> **THE PROBLEM**
Set down each of the following items exactly as it appears, without changing any word, figure, or punctuation mark.

== EXCERPTED RECORDS

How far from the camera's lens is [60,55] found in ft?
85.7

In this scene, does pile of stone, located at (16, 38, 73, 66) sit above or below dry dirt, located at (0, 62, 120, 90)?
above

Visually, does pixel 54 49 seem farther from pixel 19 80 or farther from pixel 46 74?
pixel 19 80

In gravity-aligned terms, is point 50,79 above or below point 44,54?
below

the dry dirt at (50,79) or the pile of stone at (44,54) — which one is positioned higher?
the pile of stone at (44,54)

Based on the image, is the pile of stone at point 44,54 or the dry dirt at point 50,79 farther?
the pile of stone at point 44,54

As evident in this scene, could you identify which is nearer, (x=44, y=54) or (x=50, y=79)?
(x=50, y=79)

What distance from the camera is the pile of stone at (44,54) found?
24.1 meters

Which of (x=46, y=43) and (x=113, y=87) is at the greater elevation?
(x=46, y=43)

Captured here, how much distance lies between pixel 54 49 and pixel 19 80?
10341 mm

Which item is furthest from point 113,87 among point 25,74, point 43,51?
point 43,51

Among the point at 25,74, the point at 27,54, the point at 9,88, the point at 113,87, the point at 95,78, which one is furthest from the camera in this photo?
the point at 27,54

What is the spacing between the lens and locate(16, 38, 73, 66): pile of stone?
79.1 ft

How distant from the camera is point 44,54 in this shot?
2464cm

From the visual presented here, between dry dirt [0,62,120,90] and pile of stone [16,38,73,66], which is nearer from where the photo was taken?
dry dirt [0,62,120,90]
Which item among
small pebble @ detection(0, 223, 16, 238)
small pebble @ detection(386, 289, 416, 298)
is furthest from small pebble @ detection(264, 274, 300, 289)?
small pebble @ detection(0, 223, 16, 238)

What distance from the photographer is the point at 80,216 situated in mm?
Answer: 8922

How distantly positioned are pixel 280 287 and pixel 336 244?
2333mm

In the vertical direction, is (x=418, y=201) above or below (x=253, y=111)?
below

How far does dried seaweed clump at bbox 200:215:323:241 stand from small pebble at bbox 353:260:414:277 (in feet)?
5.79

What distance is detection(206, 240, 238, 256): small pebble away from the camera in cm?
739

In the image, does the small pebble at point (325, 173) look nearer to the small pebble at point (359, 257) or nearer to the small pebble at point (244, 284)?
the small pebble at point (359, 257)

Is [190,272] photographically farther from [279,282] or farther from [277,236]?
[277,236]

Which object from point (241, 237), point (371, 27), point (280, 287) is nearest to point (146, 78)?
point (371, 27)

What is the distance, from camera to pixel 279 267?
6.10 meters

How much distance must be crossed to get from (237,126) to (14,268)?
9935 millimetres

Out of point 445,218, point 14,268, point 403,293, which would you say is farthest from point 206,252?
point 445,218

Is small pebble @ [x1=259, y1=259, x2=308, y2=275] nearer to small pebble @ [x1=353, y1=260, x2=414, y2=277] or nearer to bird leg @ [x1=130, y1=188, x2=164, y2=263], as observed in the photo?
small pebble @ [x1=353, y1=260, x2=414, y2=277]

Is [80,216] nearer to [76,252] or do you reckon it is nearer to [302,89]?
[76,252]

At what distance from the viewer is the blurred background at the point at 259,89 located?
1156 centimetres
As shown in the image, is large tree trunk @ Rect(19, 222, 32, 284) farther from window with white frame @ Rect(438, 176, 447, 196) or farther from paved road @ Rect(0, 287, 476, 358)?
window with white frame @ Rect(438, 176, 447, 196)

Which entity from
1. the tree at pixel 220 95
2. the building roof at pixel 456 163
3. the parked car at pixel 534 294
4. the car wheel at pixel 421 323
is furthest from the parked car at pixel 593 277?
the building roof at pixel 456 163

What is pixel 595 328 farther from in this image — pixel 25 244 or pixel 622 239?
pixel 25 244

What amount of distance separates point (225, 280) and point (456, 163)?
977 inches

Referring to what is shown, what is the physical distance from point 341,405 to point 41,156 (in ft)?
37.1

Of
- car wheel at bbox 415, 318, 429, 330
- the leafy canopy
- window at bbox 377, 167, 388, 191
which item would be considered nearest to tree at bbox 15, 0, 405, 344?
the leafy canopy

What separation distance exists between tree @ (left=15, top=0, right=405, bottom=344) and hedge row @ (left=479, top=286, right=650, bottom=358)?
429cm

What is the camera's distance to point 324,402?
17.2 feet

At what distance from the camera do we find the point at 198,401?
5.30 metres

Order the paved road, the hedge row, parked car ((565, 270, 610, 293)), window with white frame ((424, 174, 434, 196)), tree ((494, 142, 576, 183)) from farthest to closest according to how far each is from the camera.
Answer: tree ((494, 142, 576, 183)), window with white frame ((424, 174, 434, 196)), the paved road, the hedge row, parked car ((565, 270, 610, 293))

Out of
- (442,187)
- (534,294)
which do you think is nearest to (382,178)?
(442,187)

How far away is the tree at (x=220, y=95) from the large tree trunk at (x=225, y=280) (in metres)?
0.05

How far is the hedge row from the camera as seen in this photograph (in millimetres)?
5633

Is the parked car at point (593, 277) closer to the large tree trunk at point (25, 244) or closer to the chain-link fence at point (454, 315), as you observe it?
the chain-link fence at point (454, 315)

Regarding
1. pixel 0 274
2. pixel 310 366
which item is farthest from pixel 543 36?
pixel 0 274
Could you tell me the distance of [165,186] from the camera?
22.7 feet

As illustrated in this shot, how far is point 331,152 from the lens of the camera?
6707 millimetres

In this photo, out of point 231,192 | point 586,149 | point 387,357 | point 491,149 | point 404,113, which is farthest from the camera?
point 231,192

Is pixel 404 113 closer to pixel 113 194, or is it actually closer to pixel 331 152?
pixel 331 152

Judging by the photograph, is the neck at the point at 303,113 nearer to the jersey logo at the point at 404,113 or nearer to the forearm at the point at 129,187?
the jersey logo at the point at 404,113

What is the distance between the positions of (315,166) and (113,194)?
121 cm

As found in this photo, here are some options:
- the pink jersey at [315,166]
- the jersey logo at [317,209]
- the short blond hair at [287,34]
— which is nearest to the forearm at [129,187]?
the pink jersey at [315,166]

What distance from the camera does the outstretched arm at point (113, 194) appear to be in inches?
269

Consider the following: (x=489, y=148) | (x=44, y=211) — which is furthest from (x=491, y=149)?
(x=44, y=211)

====

> **WRITTEN SOLUTION**
How far from the camera's lens is [60,55] found in ft?
85.7

In this scene, does pile of stone, located at (16, 38, 73, 66) sit above or below dry dirt, located at (0, 62, 120, 90)?
above

Visually, does pixel 54 49 seem farther from pixel 19 80 or farther from pixel 46 74?
pixel 19 80

In gravity-aligned terms, is point 50,79 above or below point 44,54?
below

the dry dirt at (50,79) or the pile of stone at (44,54) — which one is positioned higher?
the pile of stone at (44,54)

Based on the image, is the pile of stone at point 44,54 or the dry dirt at point 50,79 farther?
the pile of stone at point 44,54

As evident in this scene, could you identify which is nearer, (x=44, y=54) or (x=50, y=79)?
(x=50, y=79)

What distance from the camera is the pile of stone at (44,54) found?
24.1 meters

Which of (x=46, y=43) and (x=113, y=87) is at the greater elevation?
(x=46, y=43)

Captured here, how much distance lies between pixel 54 49 and pixel 19 80?
10341 mm

Which item is furthest from point 113,87 among point 25,74, point 43,51?
point 43,51

Among the point at 25,74, the point at 27,54, the point at 9,88, the point at 113,87, the point at 95,78, which one is furthest from the camera in this photo?
the point at 27,54

What is the spacing between the lens and locate(16, 38, 73, 66): pile of stone?
79.1 ft

How distant from the camera is point 44,54 in this shot?
2464cm

From the visual presented here, between dry dirt [0,62,120,90] and pile of stone [16,38,73,66], which is nearer from where the photo was taken?
dry dirt [0,62,120,90]
Which item among
small pebble @ detection(0, 223, 16, 238)
small pebble @ detection(386, 289, 416, 298)
is furthest from small pebble @ detection(264, 274, 300, 289)?
small pebble @ detection(0, 223, 16, 238)

What distance from the photographer is the point at 80,216 situated in mm?
Answer: 8922

How distantly positioned are pixel 280 287 and pixel 336 244?
2333mm

In the vertical direction, is (x=418, y=201) above or below (x=253, y=111)?
below

How far does dried seaweed clump at bbox 200:215:323:241 stand from small pebble at bbox 353:260:414:277 (in feet)?
5.79

What distance is detection(206, 240, 238, 256): small pebble away from the camera in cm?
739

In the image, does the small pebble at point (325, 173) look nearer to the small pebble at point (359, 257) or nearer to the small pebble at point (244, 284)?
the small pebble at point (359, 257)

Is [190,272] photographically farther from [279,282] or farther from [277,236]?
[277,236]

Which object from point (241, 237), point (371, 27), point (280, 287) is nearest to point (146, 78)?
point (371, 27)

What is the distance, from camera to pixel 279 267?
6.10 meters

How much distance must be crossed to get from (237,126) to (14,268)?
9935 millimetres

Out of point 445,218, point 14,268, point 403,293, which would you say is farthest from point 206,252?
point 445,218

Is small pebble @ [x1=259, y1=259, x2=308, y2=275] nearer to small pebble @ [x1=353, y1=260, x2=414, y2=277] or nearer to bird leg @ [x1=130, y1=188, x2=164, y2=263], as observed in the photo?
small pebble @ [x1=353, y1=260, x2=414, y2=277]

Is [80,216] nearer to [76,252] or do you reckon it is nearer to [302,89]?
[76,252]

At what distance from the viewer is the blurred background at the point at 259,89 located?
1156 centimetres
As shown in the image, is large tree trunk @ Rect(19, 222, 32, 284) farther from window with white frame @ Rect(438, 176, 447, 196) or farther from paved road @ Rect(0, 287, 476, 358)?
window with white frame @ Rect(438, 176, 447, 196)

Which entity from
1. the tree at pixel 220 95
2. the building roof at pixel 456 163
3. the parked car at pixel 534 294
4. the car wheel at pixel 421 323
is furthest from the parked car at pixel 593 277?
the building roof at pixel 456 163

What is pixel 595 328 farther from in this image — pixel 25 244 or pixel 622 239?
pixel 25 244

What amount of distance separates point (225, 280) and point (456, 163)?
977 inches

Referring to what is shown, what is the physical distance from point 341,405 to point 41,156 (in ft)?
37.1

Of
- car wheel at bbox 415, 318, 429, 330
- the leafy canopy
- window at bbox 377, 167, 388, 191
which item would be considered nearest to tree at bbox 15, 0, 405, 344?
the leafy canopy

What separation distance exists between tree @ (left=15, top=0, right=405, bottom=344) and hedge row @ (left=479, top=286, right=650, bottom=358)?
429cm

What is the camera's distance to point 324,402?
17.2 feet

At what distance from the camera do we find the point at 198,401?
5.30 metres

Order the paved road, the hedge row, parked car ((565, 270, 610, 293)), window with white frame ((424, 174, 434, 196)), tree ((494, 142, 576, 183)) from farthest to closest according to how far each is from the camera.
Answer: tree ((494, 142, 576, 183)), window with white frame ((424, 174, 434, 196)), the paved road, the hedge row, parked car ((565, 270, 610, 293))

Out of
- (442,187)
- (534,294)
which do you think is nearest to (382,178)?
(442,187)

How far away is the tree at (x=220, y=95) from the large tree trunk at (x=225, y=280) (in metres)?
0.05

How far is the hedge row from the camera as seen in this photograph (in millimetres)?
5633

Is the parked car at point (593, 277) closer to the large tree trunk at point (25, 244) or closer to the chain-link fence at point (454, 315), as you observe it?
the chain-link fence at point (454, 315)

Regarding
1. pixel 0 274
2. pixel 310 366
which item is farthest from pixel 543 36?
pixel 0 274
Could you tell me the distance of [165,186] from the camera?
22.7 feet

As illustrated in this shot, how far is point 331,152 from the lens of the camera?
6707 millimetres

In this photo, out of point 231,192 | point 586,149 | point 387,357 | point 491,149 | point 404,113, which is farthest from the camera?
point 231,192

Is pixel 404 113 closer to pixel 113 194, or is it actually closer to pixel 331 152?
pixel 331 152

Judging by the photograph, is the neck at the point at 303,113 nearer to the jersey logo at the point at 404,113 or nearer to the forearm at the point at 129,187?
the jersey logo at the point at 404,113

What is the distance between the positions of (315,166) and (113,194)?
121 cm

As found in this photo, here are some options:
- the pink jersey at [315,166]
- the jersey logo at [317,209]
- the short blond hair at [287,34]
— which is nearest to the forearm at [129,187]?
the pink jersey at [315,166]

What distance from the camera does the outstretched arm at point (113, 194) appear to be in inches?
269

Consider the following: (x=489, y=148) | (x=44, y=211) — which is furthest from (x=491, y=149)?
(x=44, y=211)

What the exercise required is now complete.